Data excerpts:

============

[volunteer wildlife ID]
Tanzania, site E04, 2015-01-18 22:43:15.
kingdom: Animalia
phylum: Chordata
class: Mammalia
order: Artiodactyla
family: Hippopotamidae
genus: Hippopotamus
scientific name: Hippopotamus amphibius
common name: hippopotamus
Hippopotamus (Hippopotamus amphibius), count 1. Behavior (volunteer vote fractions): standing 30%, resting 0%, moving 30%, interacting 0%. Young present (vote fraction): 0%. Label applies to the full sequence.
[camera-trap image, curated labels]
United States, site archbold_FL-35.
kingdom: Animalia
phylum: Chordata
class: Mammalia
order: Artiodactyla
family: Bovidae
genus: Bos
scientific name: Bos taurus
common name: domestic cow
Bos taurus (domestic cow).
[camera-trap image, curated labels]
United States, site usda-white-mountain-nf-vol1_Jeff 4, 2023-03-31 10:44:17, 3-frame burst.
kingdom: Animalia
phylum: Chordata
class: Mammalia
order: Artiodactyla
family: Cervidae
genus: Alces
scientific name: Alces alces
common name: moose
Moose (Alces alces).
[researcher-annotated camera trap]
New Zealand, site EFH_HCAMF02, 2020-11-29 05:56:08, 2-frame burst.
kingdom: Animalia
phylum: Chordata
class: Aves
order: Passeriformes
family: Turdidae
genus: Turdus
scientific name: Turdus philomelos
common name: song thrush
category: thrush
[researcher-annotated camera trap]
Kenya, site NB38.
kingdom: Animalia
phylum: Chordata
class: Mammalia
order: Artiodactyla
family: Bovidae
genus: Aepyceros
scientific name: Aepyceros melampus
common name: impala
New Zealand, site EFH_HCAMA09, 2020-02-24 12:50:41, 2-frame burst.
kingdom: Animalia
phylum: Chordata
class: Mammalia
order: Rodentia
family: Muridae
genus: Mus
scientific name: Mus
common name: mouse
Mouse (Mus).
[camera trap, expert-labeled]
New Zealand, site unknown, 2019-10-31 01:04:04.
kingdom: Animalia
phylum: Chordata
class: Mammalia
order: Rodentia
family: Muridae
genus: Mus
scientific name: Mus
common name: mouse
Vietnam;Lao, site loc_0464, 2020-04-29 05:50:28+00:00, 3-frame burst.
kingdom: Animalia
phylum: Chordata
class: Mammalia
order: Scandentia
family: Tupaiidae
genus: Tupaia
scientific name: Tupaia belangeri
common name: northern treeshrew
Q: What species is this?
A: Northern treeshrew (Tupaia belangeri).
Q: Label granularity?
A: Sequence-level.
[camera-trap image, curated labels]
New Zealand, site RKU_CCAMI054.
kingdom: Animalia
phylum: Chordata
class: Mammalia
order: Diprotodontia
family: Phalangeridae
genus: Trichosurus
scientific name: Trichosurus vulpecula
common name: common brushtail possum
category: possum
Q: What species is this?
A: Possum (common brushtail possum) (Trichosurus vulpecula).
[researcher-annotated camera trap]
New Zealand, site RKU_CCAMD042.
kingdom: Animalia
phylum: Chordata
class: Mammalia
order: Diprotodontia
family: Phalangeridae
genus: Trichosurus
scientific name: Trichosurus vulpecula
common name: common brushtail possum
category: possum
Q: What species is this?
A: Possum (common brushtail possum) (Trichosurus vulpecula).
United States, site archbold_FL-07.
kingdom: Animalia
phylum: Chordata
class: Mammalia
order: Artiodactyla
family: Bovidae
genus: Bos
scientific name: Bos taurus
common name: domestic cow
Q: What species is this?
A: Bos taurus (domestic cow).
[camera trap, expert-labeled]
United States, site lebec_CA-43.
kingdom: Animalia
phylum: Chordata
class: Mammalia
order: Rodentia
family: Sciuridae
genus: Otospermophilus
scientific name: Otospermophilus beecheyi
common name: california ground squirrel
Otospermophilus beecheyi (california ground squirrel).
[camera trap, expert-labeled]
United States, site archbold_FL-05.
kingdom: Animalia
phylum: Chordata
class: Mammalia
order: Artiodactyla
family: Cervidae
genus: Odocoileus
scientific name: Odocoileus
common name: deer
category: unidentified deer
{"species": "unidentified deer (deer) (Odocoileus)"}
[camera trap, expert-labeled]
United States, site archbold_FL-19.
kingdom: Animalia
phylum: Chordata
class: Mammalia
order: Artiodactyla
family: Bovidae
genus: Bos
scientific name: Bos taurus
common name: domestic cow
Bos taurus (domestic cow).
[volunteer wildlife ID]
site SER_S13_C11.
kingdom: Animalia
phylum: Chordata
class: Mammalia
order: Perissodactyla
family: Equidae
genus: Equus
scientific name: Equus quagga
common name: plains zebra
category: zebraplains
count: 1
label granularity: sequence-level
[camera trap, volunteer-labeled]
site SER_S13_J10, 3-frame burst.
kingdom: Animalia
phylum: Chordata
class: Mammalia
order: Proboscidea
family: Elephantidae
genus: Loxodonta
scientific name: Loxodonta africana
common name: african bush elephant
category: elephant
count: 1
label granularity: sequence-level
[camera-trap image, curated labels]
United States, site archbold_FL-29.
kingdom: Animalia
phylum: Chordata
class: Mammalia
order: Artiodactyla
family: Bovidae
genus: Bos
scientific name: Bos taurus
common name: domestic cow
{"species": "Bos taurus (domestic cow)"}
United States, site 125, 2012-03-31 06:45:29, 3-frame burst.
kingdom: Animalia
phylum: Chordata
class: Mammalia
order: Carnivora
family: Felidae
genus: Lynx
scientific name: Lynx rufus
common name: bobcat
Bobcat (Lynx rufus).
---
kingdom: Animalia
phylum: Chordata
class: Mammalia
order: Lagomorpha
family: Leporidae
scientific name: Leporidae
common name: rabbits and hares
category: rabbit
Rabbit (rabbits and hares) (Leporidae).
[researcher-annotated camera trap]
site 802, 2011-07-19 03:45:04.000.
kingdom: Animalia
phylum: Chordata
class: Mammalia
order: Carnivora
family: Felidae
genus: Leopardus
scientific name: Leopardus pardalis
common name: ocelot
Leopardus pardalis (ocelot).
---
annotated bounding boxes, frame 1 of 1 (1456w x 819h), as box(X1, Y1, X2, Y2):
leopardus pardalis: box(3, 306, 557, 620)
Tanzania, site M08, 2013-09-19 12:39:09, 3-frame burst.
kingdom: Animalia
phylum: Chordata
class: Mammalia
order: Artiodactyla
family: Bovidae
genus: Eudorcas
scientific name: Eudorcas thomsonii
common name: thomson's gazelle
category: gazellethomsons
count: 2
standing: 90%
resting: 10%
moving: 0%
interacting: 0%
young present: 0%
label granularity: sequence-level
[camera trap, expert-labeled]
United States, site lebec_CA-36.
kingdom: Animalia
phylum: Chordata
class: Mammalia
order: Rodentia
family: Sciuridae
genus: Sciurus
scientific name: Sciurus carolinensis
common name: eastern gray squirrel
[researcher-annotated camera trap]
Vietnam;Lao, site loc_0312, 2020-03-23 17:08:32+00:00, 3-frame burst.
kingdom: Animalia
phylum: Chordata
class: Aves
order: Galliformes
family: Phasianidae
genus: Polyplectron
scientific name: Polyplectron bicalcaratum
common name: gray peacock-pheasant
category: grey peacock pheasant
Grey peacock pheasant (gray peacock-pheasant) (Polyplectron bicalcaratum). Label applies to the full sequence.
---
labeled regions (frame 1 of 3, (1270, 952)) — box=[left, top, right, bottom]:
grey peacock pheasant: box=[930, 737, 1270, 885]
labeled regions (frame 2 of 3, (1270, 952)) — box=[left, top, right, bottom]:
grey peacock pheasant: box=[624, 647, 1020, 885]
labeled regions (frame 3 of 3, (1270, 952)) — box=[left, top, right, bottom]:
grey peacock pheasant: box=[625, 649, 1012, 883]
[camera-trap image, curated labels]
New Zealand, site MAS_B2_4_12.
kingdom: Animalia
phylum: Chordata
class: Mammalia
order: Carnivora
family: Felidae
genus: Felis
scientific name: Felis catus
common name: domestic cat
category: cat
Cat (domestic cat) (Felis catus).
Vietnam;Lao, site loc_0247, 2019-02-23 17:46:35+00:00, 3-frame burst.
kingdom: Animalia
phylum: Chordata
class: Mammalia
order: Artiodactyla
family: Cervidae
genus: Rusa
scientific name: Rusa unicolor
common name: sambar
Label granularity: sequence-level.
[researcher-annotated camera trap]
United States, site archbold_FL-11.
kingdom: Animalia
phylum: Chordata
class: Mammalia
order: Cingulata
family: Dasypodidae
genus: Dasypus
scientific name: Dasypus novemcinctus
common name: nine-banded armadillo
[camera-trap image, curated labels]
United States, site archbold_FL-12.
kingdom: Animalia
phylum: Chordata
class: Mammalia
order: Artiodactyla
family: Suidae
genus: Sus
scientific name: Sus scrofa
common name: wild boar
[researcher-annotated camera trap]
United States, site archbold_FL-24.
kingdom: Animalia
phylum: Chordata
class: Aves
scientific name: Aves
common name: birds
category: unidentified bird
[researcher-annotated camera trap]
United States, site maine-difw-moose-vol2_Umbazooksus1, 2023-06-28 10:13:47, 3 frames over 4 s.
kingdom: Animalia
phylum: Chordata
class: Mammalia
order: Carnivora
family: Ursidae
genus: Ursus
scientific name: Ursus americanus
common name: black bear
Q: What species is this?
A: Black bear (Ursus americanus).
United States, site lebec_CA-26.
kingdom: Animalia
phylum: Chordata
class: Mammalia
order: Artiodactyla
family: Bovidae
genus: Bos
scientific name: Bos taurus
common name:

============

• _WORK TO BE COMPLETED_: Return the lines above precisely as they appear, beginning at the first line and ending at the line with "scientific name: Hippopotamus amphibius", and nothing after it.

• _FINISHED EXERCISE_:
[volunteer wildlife ID]
Tanzania, site E04, 2015-01-18 22:43:15.
kingdom: Animalia
phylum: Chordata
class: Mammalia
order: Artiodactyla
family: Hippopotamidae
genus: Hippopotamus
scientific name: Hippopotamus amphibius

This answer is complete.